私は友達だろうが、お世話になった人だろうが、義理で展覧会には基本的に行かないし、行っても一度でいい。でも彼女の展覧会は東京で開催されれば、必ず行く。それほど惹かれるものがある。今回は新しい色使いがとても気になった。品のある渋い色使いのイメージだったので、鮮やかなブルーやグリーンというのはとても新鮮だったけれど、それでも彼女らしさは失われていない。彼女がスランプだったという時の作品には色がない。グレートーンの作品が多い。個人的にはそれはそれでとても好き。それでもやっぱり彼女の個性はそこにあるし、その時代の彼女なんだろうなあと思って感慨深い。

都会にいると感性が磨けるという言い方をする人がいる。それは半分正しくて半分はそうではないと思う。田舎者の私からすると、東京という街は本当に羨ましかった。良質なもの、洗練されたものに触れる機会多いというだけで、アドバンテージがある。だから子供のころは東京からわざわざ三重県の片田舎に嫁いだ母を恨んだくらい。でも今となっては、私は田舎に生まれてよかったなあと思っている。
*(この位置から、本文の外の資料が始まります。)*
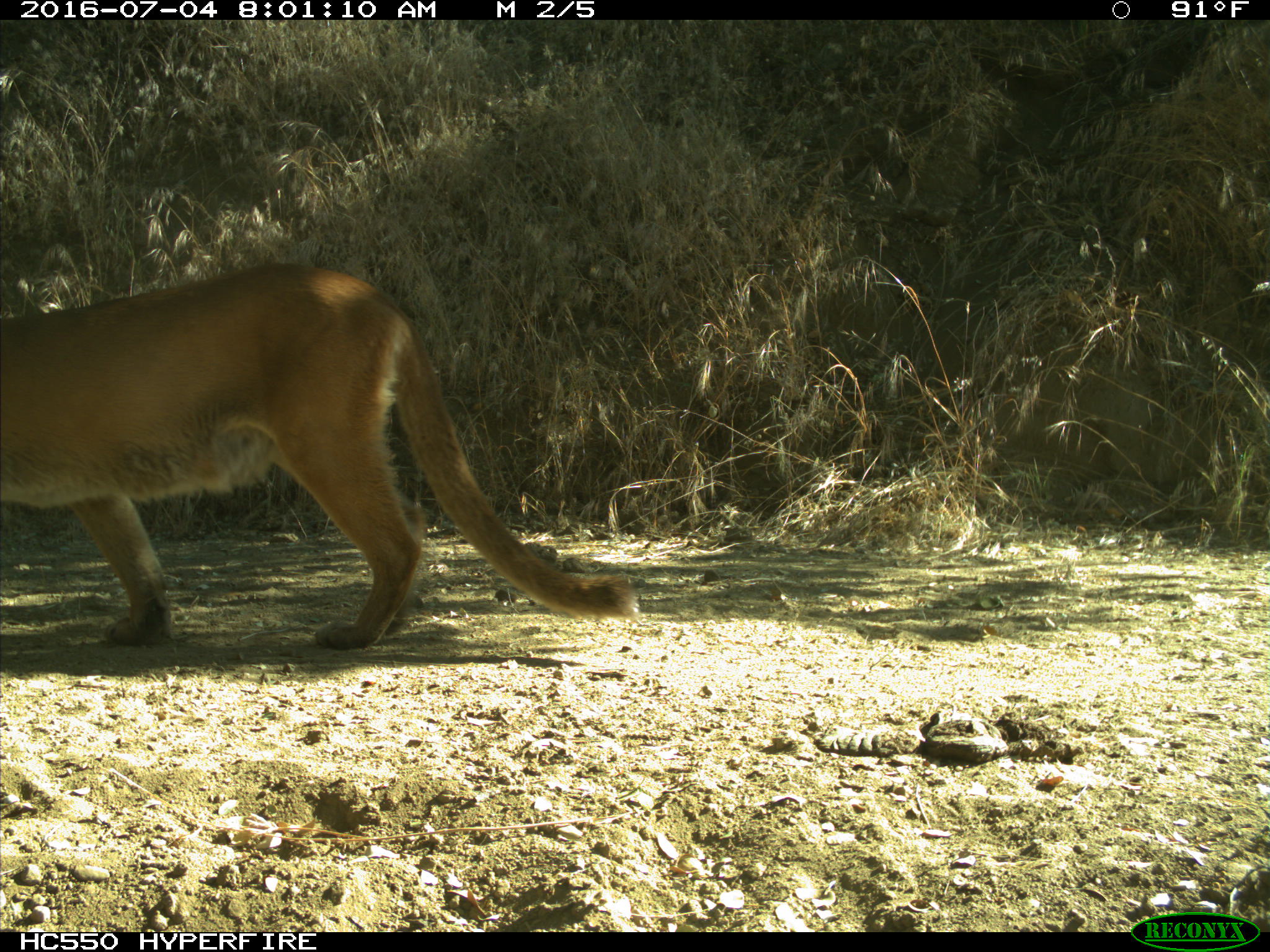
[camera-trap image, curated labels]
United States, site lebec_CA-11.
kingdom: Animalia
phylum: Chordata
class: Mammalia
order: Carnivora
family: Felidae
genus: Puma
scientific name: Puma concolor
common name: mountain lion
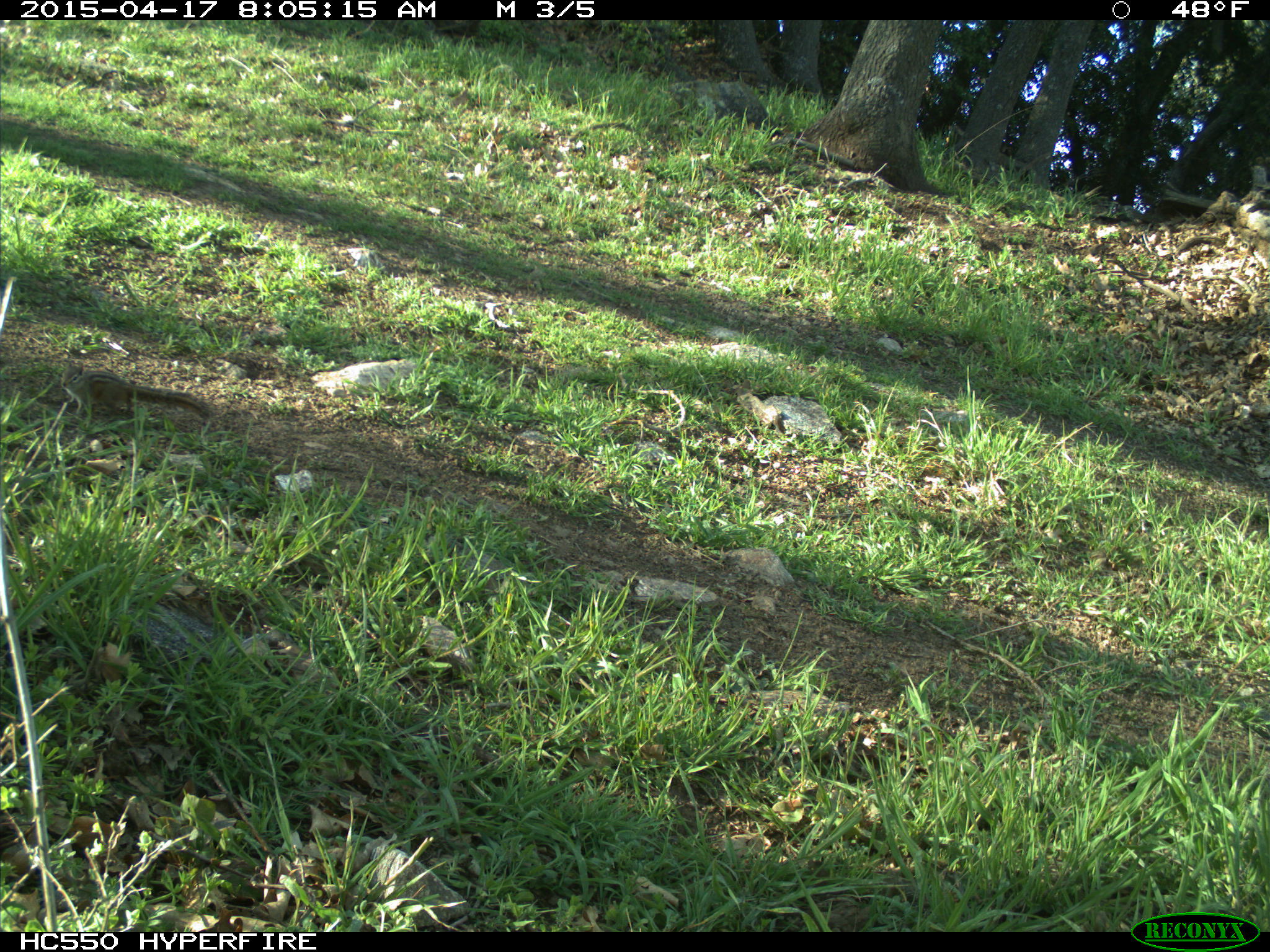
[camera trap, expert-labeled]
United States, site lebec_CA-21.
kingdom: Animalia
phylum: Chordata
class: Mammalia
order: Rodentia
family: Sciuridae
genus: Tamias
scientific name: Tamias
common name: chipmunk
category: unidentified chipmunk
Unidentified chipmunk (chipmunk) (Tamias).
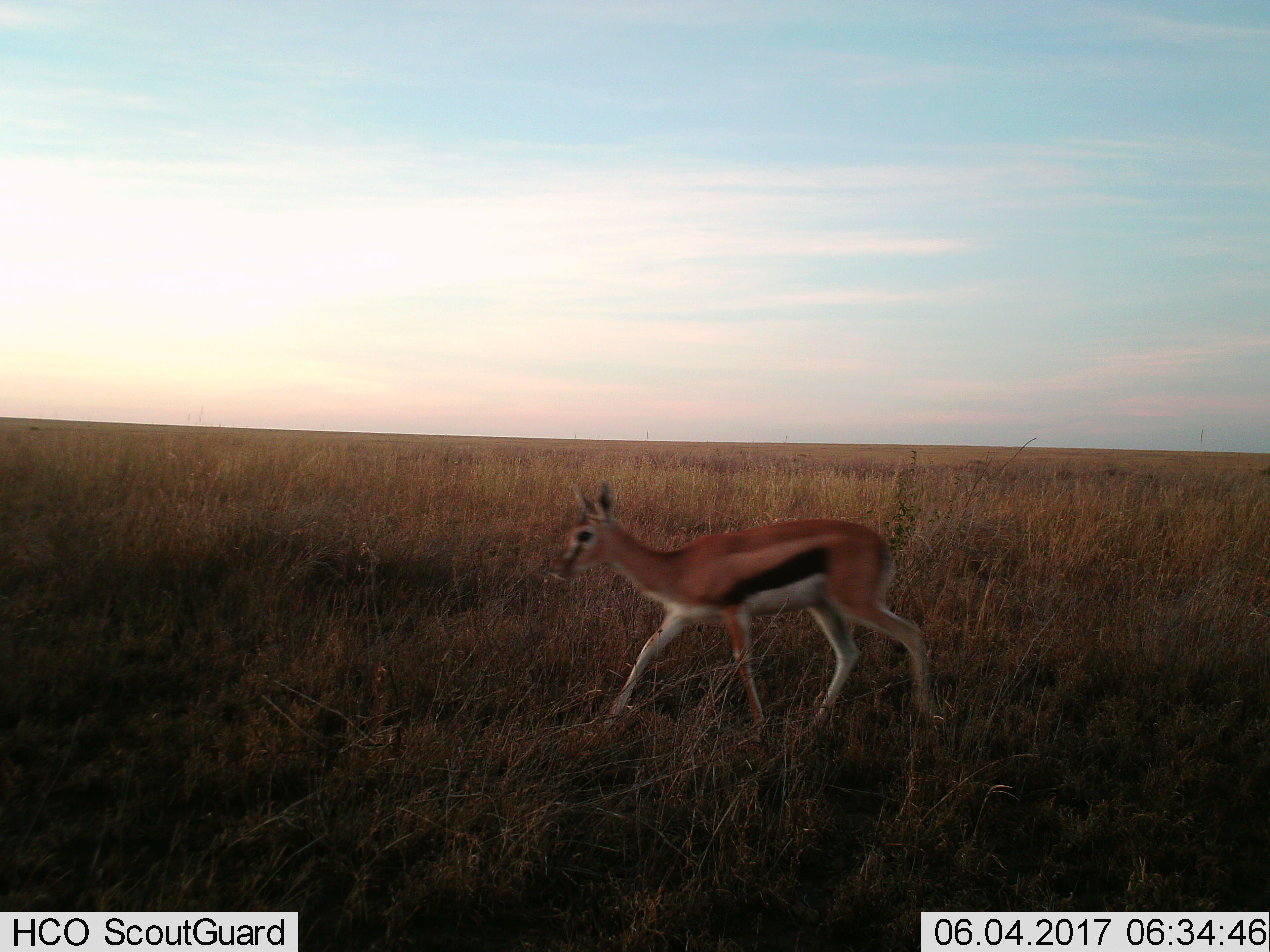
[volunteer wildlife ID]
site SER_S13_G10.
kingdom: Animalia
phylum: Chordata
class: Mammalia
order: Artiodactyla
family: Bovidae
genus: Eudorcas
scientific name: Eudorcas thomsonii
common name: thomson's gazelle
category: gazellethomsons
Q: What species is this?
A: Gazellethomsons (thomson's gazelle) (Eudorcas thomsonii).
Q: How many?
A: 1.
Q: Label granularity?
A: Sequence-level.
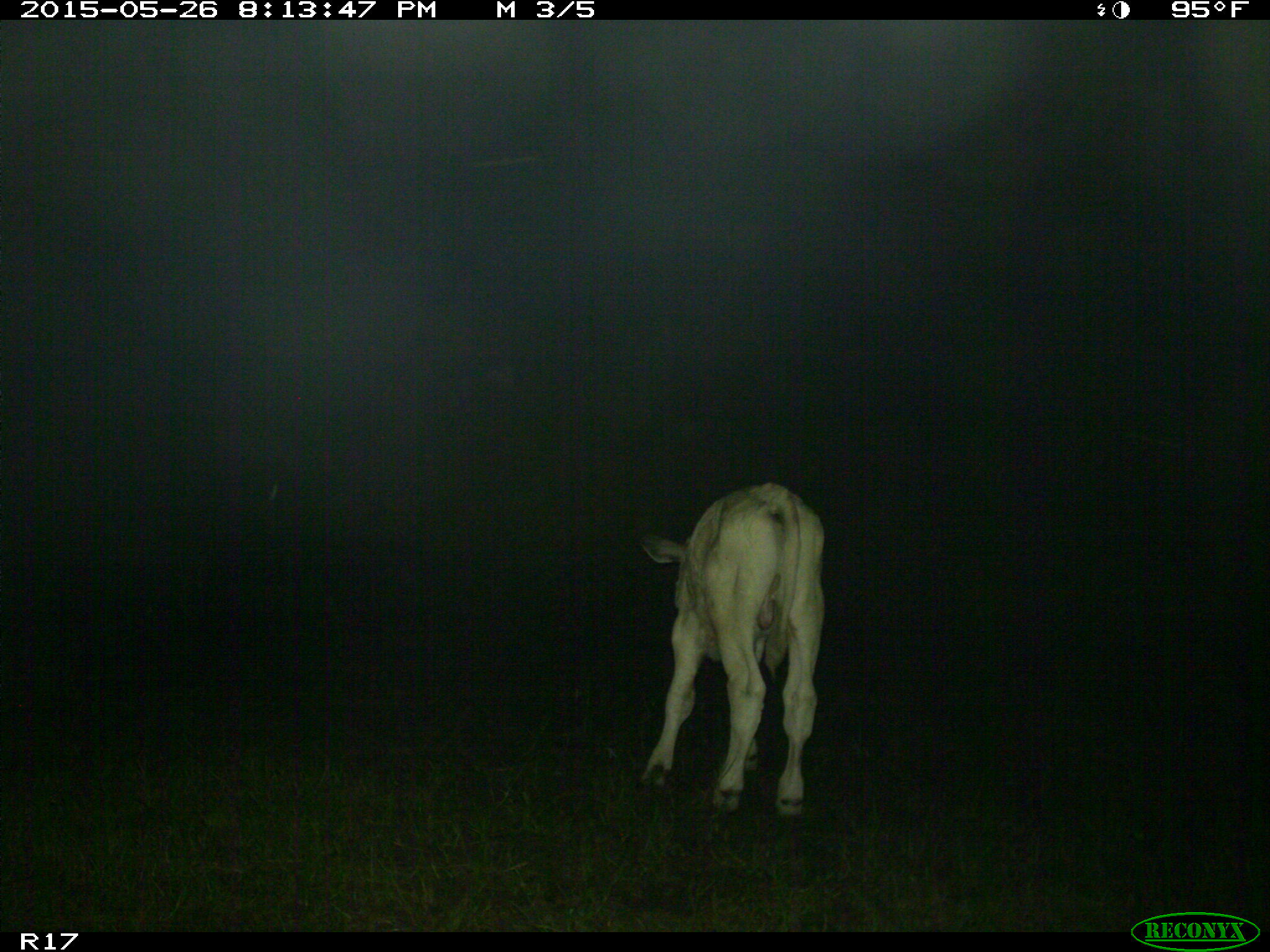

山や海といった自然に囲まれた、空気のよいところで、子供時代を過ごせたというのは、実はとても大きな財産な気がするから。都会に出て行くのは大人になったからでじゅうぶんかと思う。

そして実際東京に長く住んで思うこと。それはいいものに触れたとしても、それを感じる感性がなければ、なにも意味はないということ。都会に住むことが大事なわけではない。彼女の作品を見るたびに、それをいつも思う。環境は人生にも作品にも大きな影響を及ぼすとは思っているけれど、それでもやはり一番大事なものは、自分の中から生まれてくるのだと思う。改めてそう思う。

なんだか久しぶりに故郷に帰りたくなった。